Boehringer Ingelheim has now published the encouraging Phase III data from the RE-NOVATE trial with its once-daily oral direct thrombin inhibitor, Rendix (dabigatran), that were presented last July at the XXI Congress of the International Society on Thrombosis and Haemostasis in Geneva.
As previously reported, the double-blind study of 3,494 patients undergoing total hip replacement showed that dabigatran exexilate, taken once-daily for an average of 33 days, was as effective and well tolerated as injections of the standard treatment, Sanofi-Aventis’ Lovenox (enoxaparin), in preventing venous thromboembolism (VTE) after orthopaedic surgery.
In the trial led by Dr Bengt Eriksson from Sahlgrenska University Hospital in Gothenburg, Sweden, patients were randomised to either dabigatran 220mg once daily, dabigatran 150mg once daily or a subcutaneous injection of enoxaparin 40mg once daily. The primary efficacy outcome was a composite of total venous thromboembolism (blood clots, venographic or symptomatic) and death from all causes.
Among the 3,494 patients, 880 in the dabigatran 220mg group, 874 in the dabigatran 150mg group, and 897 in the enoxaparin group were available for the primary efficacy outcome analysis. The main reasons for exclusion in all three groups were lack of adequate venographic data, the researchers noted in The Lancet (2007; 370:949-956). .
The primary efficacy outcome occurred in 53 of the 880 available patients (6.0%) in the dabigatran 220mg group, 75 of 874 patients (8.6%) in the dabigatran 150mg group and 60 of 897 patients (6.7%) in the enoxaparin group. There was no significant difference in major bleeding rates with either dabigatran dose compared with enoxaparin, nor in the frequency of either acute coronary events or increases in liver enzyme concentrations.
“Our results show that oral dabigatran etexilate, 220 mg or 150 mg once daily, given for a median of 33 days, was non-inferior to enoxaparin for reducing the risk of total venous thromboembolism and all-cause mortality after total hip replacement surgery,” the authors concluded.
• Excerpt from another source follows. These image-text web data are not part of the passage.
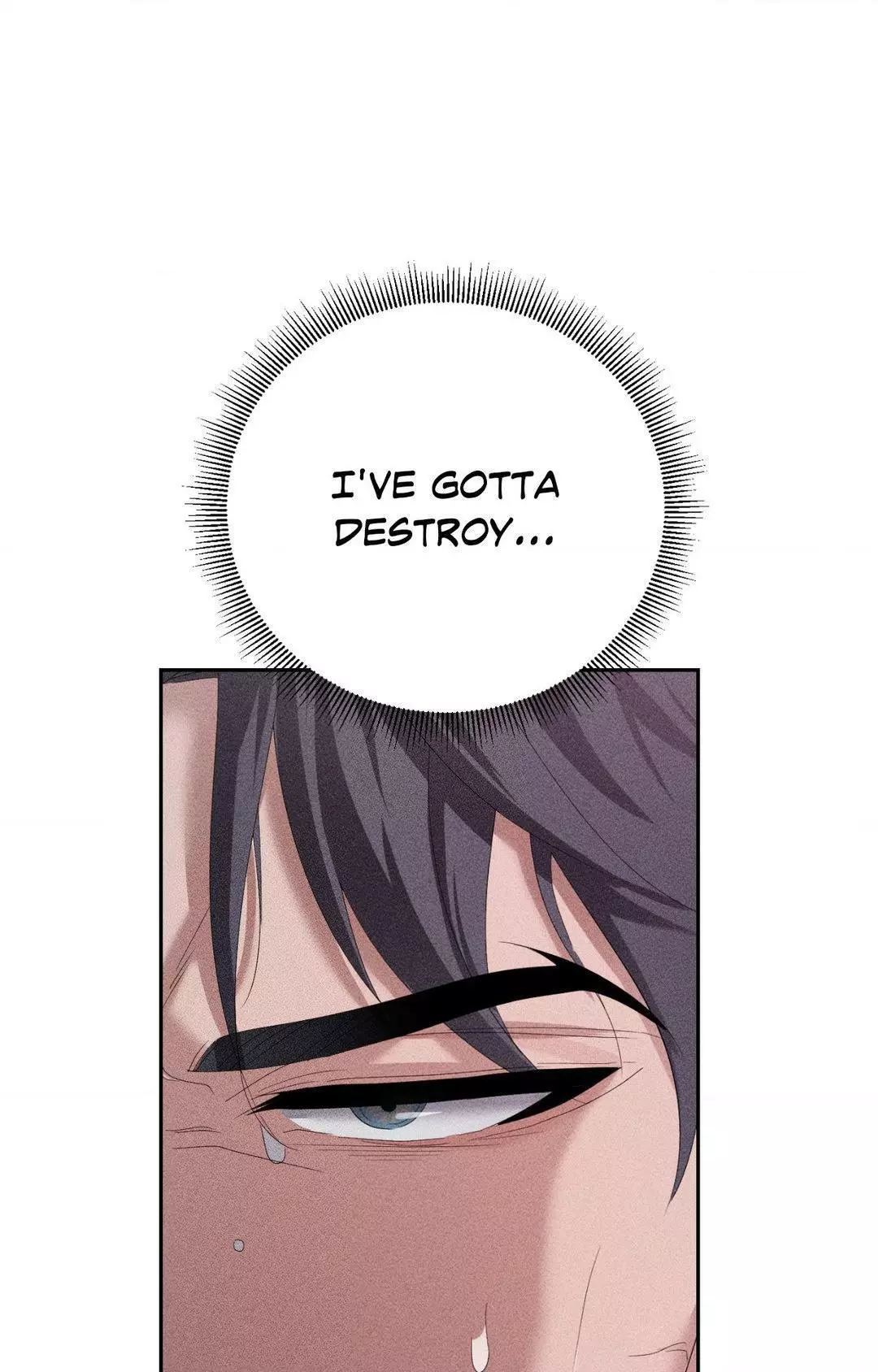 Omerta - Chapter 8 Page 7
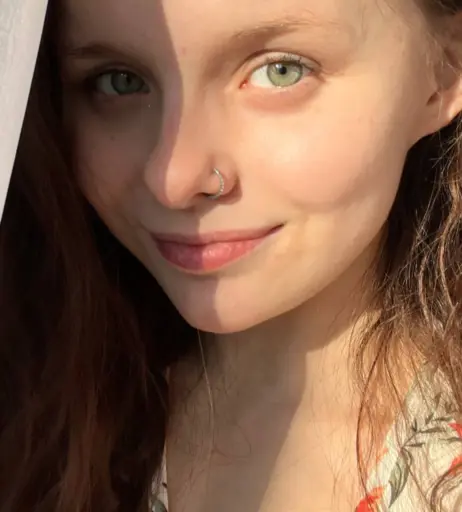 Image 10906758 from Alisaya / alice.tt / alicehowold / Allice / AliceSunny / Aliceonelove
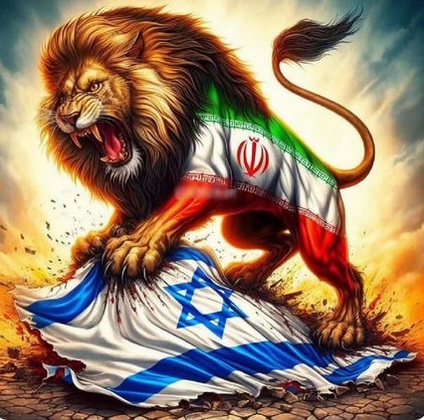 Y.ch.FREE PALESTINE (@ca_1920) on Twitter photo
“These findings, in conjunction with other results from the large, Phase 3 development programme in total hip and knee replacement surgery, will help define the optimum dosage regimen for dabigatran etexilate,” they added. Rendix has already been filed for approval in Europe for the prevention of deep-vein thrombosis in conjunction with hip or knee joint replacements.
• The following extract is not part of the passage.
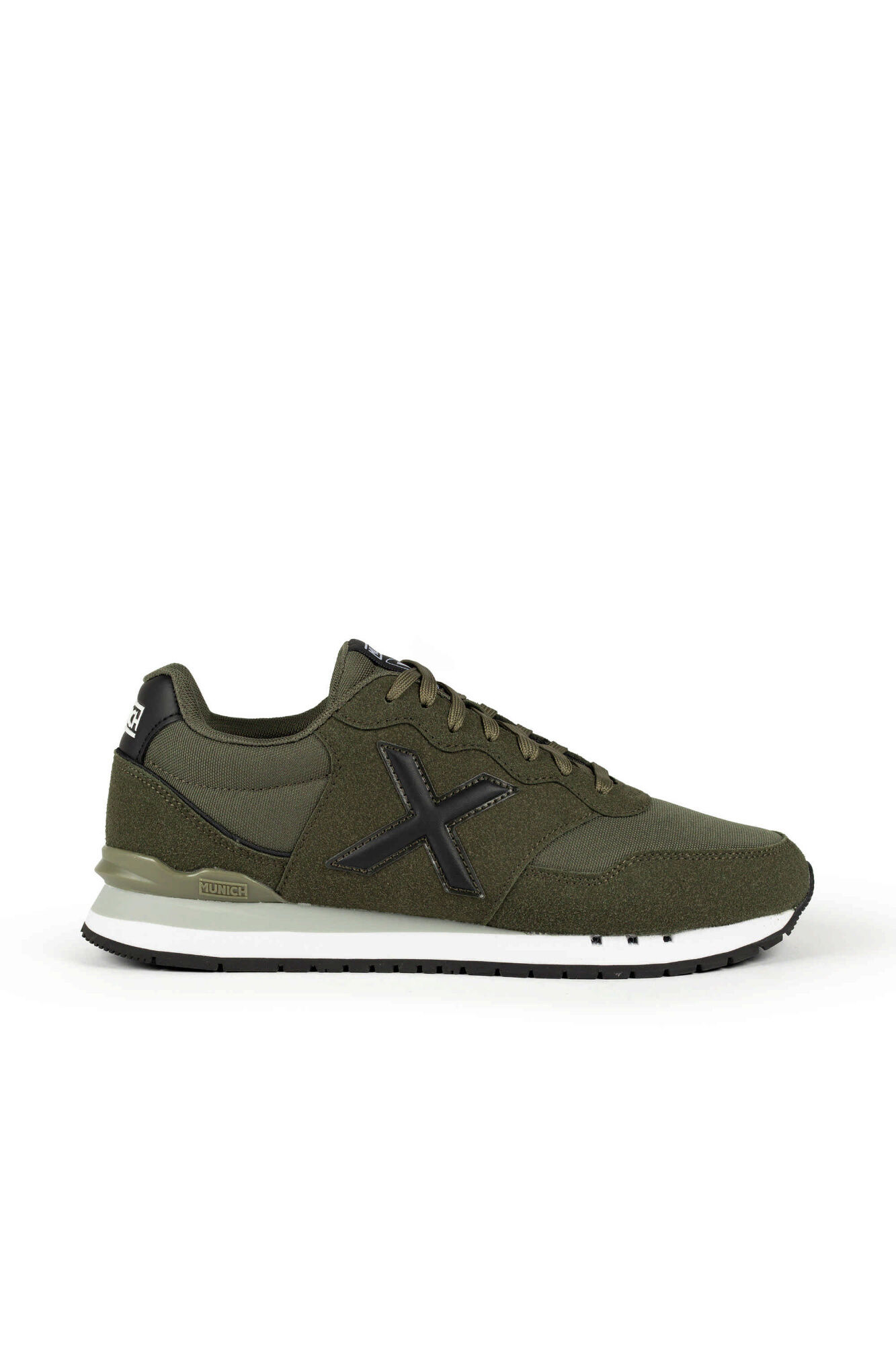 Munich Men's Dash 2.0 sneakers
One of the other study authors, Simon Frostick, Professor of Orthopaedics at the University of Liverpool in the UK, commented: “Given the trend for shorter hospital stays following joint replacement surgery and longer duration of thromboprophylaxis, it is becoming increasingly important to have anticoagulant treatments available which are well tolerated and easy to use in an outpatient setting. Based on the encouraging results demonstrated in the RE-NOVATE trial, once daily oral dabigatran exexilate may be an attractive alternative to other thromboprophylaxis regimens currently used to prevent VTE in patients undergoing elective hip replacement surgery.”
There was a warning note, though, from Dr John Norrie of the Centre for Healthcare Randomised Trials at the University of Aberdeen in Scotland. In an accompanying comment in The Lancet, he suggested that the RE-NOVATE trial results might be compromised by methodological flaws.
Typically, Dr Norrie pointed out, VTE trials with venographically determined primary outcomes end in one in three patients not having any data, either because venography is not performed or the results are unreadable. “The bottom line is that the effect of these missing data is unknown,” he commented.
In future, VTE trials should be designed with safety analyses in mind, Dr Norrie said, adding: “Even in a mature research area such as treatments for venous thromboembolism, there is still important methodological work to be done to improve design and so ensure the highest quality of evidence to inform the management of these conditions.”